A second epidemiological study in a retrospective cohort of working Swedish women also suggests a link between occupational exposure to Cd and an increased risk of breast cancer. In this study, women employed as metal platers and coaters and exposed to Cd exhibited a significant excess risk to develop breast cancer (112). Although these epidemiological studies suggest a link between Cd and breast cancer, more experimental and epidemiological studies are required in order to establish a cause-effect association between exposure to Cd and development of the disease.

In a recent meta-analysis on 13 studies including 978 exposed cases and 1,279 controls, several reviewed evidence suggesting that exposure to Cd is a cause of breast cancer.
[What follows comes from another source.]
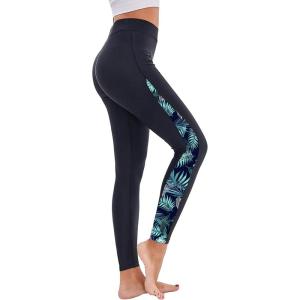 imageGEEK LIGHTING Swim Pants for Women Surfing Leggings SPF Swimming Tights Rash Guard Water Wetsuit Dive Kayaking PantsPlants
The results indicated that the frequencies of breast cancer were not significantly higher in the Cd-exposed group compared to the controls; thus, exposure to Cd could not significantly induce the breast cancer (113).

Similar to Cd, nickel is able to bind to ERα, promote cell proliferation and induce aneuploidy. However, further studies at the animal, cellular, and molecular levels are required to demonstrate whether and how low-dose, chronic nickel exposure can lead to breast cancer. As much less is known regarding the nickel-binding site compared to the Cd-binding site on ERα, more structural studies are necessary as well to confirm the role of nickel as a metalloestrogen (105).

Certain metal elements, such as Zn, iron, Cu, Cr and Pb, can cause proliferation of malignant cells in breast cancer development. The resulting destabilization of the genetic material cause the synthesis of mutant p53 protein, the block of apoptosis and regulatory effects of cells. This can lead to tumor progression and the destabilization of the genome, which is represented by increased DNA fragmentation (114).